◆ PARTS OF THE EXERCISE:
1. Using the jobs report analysis, decide whether each statement agrees with it: (a) the unemployment rate fell from 9.1 percent to 9.0 percent in October; (b) the October job gain came in above the Bloomberg consensus estimate; (c) the workweek grew longer in October. Answer each with yes or no and quote the words that settle it.
2. Reproduce word for word the part of the jobs report analysis from "Also, the unemployment" to "percent in September.".
3. Name every sector that added jobs in October according to the jobs report analysis, and give the number each one added.

◆ TEXT:
+++

Jobs Report Contains Modest Good News for Seekers
ANALYSIS
The low-down on the U.S. economy in October? A modest total, as 80,000 new jobs were created -- below the Bloomberg consensus estimate of a 103,000 job gain.
However, job gain totals for September and August were revised substantially higher: September to a gain of 158,000 from the initially-estimated 103,000-job gain, and August, up to 104,000 from 57,000.
Also, the unemployment rate in October ticked down to 9.0 percent from 9.1 percent.
Hourly earnings rose 0.2 percent in October and the workweek was unchanged at 34.3 hours. The broader U6 U.S. unemployment rate decline to 16.2 percent from 16.5 percent in September.
Is A Job Growth Trend Forming?
Further, although the October 80,000 job gain was below economists' consensus estimate, institutional investors will likely emphasize the prior months' upward revision dimension to the report. The reason? The large, revised gains are indicative of a strengthening job market. One large-revision month can be deemed a fluke, but two large, revised gains will be more than enough for hedge funds and investment funds to hit the buy button regarding stocks they've had an eye on.
What's more, so far during this expansion the U.S. economy has added about 125,000 jobs per month -- substantially below the norm for the first two years of an economic expansion.
Sustained monthly employment increases of about 125,000 are needed just to keep the U.S. unemployment rate from rising, and gains of roughly 150,000 and higher are needed to reduce it substantially.
In October, the professional services sector added 32,000 jobs, leisure/hospitality 22,000, health care 12,000, and mining, 6,000.
On the downside, the construction sector lost 20,000 jobs, and government lost 24,000 jobs. The latter continues a long-term trend. In fact, that's been one key factor in this recovery's below-normal job growth. Even as the private sector first stabilized, and now appears to be adding jobs at a modest pace, the public sector continues to downsize, due to austerity measures. No one can predict the size / role of government in the years ahead with any certainty, but economists say this much is clear: if government does not add positions, that places all-the-more pressure on the private sector -- both corporations and non-profit organization -- to add positions.

+++

◆ SOURCE MATERIAL:

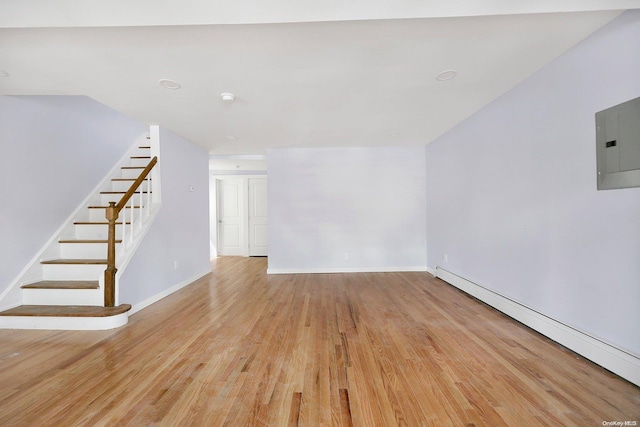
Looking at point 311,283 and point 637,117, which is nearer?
point 637,117

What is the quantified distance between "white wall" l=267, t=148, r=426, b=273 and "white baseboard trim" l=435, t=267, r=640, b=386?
6.28ft

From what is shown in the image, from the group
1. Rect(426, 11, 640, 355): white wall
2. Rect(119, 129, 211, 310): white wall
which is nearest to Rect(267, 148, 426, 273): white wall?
Rect(119, 129, 211, 310): white wall

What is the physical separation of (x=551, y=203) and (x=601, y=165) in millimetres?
490

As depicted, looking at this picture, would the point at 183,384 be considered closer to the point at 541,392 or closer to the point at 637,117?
the point at 541,392

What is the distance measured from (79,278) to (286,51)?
341cm

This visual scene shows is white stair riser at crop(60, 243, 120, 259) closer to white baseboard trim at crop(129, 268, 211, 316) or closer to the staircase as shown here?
the staircase

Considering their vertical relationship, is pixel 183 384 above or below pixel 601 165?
below

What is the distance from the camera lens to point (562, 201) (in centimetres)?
219

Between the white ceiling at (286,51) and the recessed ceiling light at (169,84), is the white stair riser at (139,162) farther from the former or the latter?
the recessed ceiling light at (169,84)

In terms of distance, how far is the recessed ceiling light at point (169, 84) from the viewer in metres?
2.39

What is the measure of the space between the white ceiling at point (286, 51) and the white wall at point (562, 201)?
23 centimetres

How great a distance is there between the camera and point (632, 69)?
170 cm

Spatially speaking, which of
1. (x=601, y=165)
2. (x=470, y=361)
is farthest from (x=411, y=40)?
(x=470, y=361)

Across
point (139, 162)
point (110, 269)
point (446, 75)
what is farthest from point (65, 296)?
point (446, 75)
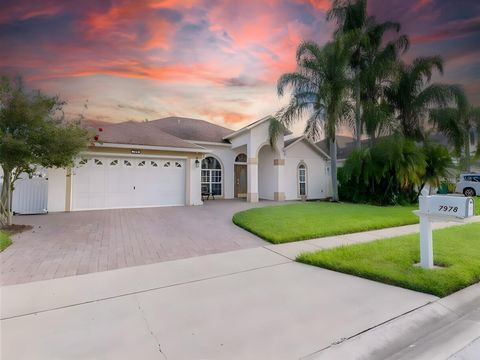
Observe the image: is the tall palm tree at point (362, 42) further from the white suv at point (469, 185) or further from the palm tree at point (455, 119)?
the white suv at point (469, 185)

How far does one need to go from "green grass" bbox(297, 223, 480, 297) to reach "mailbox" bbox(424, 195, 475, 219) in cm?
98

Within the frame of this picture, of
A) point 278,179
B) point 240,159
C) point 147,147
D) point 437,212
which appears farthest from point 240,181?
point 437,212

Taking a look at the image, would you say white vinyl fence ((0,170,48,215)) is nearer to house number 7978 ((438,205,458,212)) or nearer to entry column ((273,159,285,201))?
entry column ((273,159,285,201))

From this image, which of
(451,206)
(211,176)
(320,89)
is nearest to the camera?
(451,206)

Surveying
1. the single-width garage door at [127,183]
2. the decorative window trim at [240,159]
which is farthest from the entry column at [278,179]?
the single-width garage door at [127,183]

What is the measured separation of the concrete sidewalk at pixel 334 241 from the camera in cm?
552

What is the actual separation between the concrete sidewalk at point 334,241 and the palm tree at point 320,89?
26.8 ft

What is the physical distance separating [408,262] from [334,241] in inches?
73.3

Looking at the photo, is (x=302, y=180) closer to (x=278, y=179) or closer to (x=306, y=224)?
(x=278, y=179)

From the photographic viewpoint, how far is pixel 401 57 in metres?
15.6

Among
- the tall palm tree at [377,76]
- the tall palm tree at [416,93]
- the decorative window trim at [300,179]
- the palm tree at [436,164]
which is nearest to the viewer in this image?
the palm tree at [436,164]

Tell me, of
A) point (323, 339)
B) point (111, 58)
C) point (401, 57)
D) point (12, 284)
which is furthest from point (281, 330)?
point (401, 57)

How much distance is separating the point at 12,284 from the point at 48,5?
22.1 ft

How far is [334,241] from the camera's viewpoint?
6262 millimetres
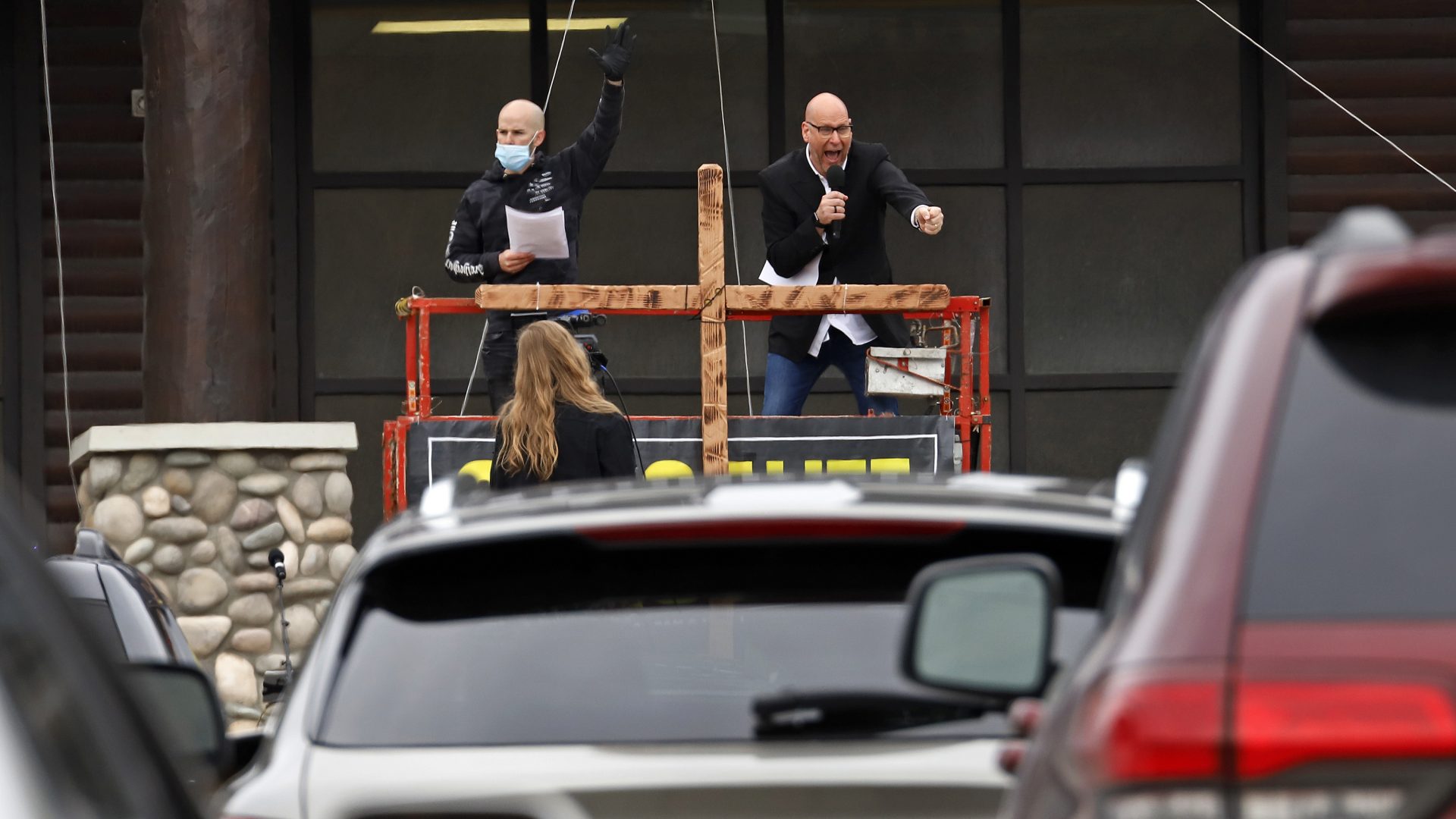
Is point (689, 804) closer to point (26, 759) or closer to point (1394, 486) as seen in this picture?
point (1394, 486)

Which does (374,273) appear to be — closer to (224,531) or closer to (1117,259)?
(224,531)

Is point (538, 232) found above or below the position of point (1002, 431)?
above

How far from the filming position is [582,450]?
7.58 meters

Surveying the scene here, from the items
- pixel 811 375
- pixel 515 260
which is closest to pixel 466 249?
pixel 515 260

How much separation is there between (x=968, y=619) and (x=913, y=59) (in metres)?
10.9

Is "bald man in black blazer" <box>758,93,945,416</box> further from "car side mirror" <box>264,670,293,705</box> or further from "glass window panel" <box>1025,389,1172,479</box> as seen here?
"glass window panel" <box>1025,389,1172,479</box>

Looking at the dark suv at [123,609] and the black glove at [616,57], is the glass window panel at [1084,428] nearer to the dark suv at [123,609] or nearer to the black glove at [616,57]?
the black glove at [616,57]

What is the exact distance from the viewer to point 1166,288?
43.7ft

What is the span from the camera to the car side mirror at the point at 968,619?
245 centimetres

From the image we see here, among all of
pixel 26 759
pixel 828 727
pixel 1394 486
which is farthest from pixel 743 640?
pixel 26 759

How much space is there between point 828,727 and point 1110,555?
0.51 meters

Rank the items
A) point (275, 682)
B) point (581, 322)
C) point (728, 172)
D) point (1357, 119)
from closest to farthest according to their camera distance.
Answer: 1. point (275, 682)
2. point (581, 322)
3. point (1357, 119)
4. point (728, 172)

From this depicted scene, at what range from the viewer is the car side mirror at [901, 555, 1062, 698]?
2449 millimetres

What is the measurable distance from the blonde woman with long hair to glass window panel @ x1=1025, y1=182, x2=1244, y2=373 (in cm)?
613
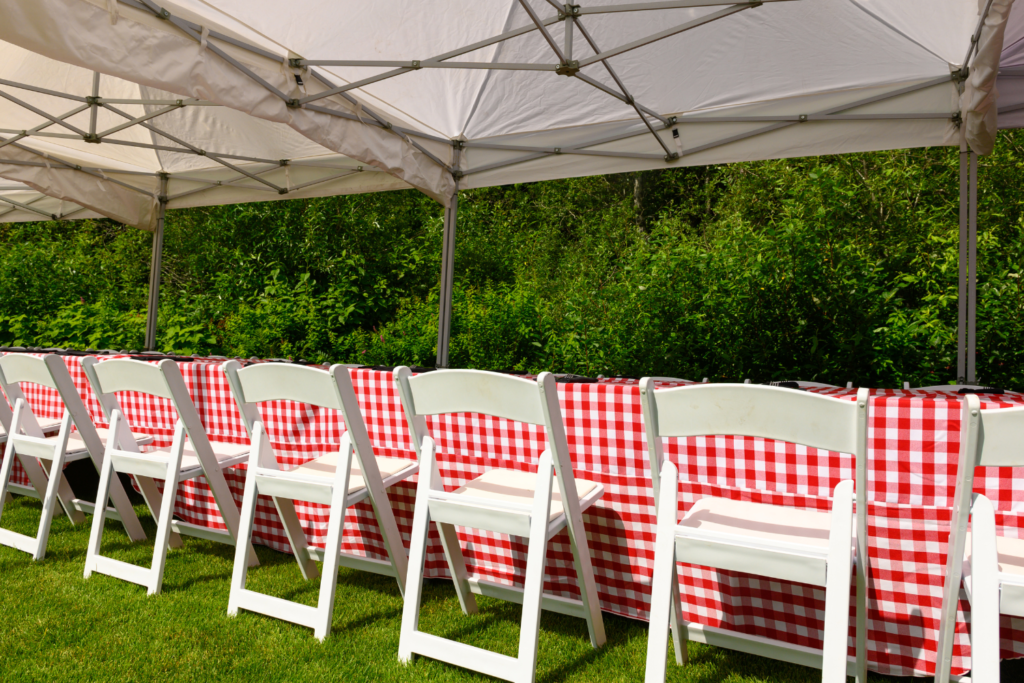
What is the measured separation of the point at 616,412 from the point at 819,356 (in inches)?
156

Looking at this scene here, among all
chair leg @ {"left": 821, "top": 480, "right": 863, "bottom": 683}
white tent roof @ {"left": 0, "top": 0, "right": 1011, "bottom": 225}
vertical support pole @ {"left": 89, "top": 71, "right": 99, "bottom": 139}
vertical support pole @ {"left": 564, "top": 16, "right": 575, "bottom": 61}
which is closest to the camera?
chair leg @ {"left": 821, "top": 480, "right": 863, "bottom": 683}

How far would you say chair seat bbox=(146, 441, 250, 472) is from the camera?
249 cm

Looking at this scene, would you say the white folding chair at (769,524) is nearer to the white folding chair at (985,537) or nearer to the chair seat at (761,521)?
the chair seat at (761,521)

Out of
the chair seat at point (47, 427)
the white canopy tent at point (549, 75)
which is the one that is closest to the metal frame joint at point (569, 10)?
the white canopy tent at point (549, 75)

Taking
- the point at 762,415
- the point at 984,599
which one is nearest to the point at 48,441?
the point at 762,415

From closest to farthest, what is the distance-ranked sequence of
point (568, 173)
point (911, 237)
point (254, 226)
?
point (568, 173) < point (911, 237) < point (254, 226)

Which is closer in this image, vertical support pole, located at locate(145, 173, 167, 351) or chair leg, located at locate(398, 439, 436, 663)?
chair leg, located at locate(398, 439, 436, 663)

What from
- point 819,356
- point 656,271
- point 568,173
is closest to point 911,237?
point 819,356

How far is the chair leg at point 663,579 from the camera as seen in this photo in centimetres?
145

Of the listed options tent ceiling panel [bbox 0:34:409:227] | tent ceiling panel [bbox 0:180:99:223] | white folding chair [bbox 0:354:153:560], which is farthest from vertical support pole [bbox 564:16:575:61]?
tent ceiling panel [bbox 0:180:99:223]

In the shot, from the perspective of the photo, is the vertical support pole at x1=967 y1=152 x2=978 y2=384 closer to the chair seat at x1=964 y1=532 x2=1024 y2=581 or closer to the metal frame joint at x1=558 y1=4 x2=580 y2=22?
the chair seat at x1=964 y1=532 x2=1024 y2=581

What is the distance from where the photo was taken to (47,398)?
11.4ft

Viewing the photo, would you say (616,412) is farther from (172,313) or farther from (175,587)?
(172,313)

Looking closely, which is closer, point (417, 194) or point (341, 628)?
point (341, 628)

+++

◆ ANSWERS TO THE EXERCISE:
1.
(a) Yes: "the unemployment rate in October ticked down to 9.0 percent from 9.1 percent."
(b) No: "80,000 new jobs were created -- below the Bloomberg consensus estimate of a 103,000 job gain."
(c) No: "the workweek was unchanged at 34.3 hours."

2.
Also, the unemployment rate in October ticked down to 9.0 percent from 9.1 percent.
Hourly earnings rose 0.2 percent in October and the workweek was unchanged at 34.3 hours. The broader U6 U.S. unemployment rate decline to 16.2 percent from 16.5 percent in September.

3.
- Professional services: 32,000
- Leisure/hospitality: 22,000
- Health care: 12,000
- Mining: 6,000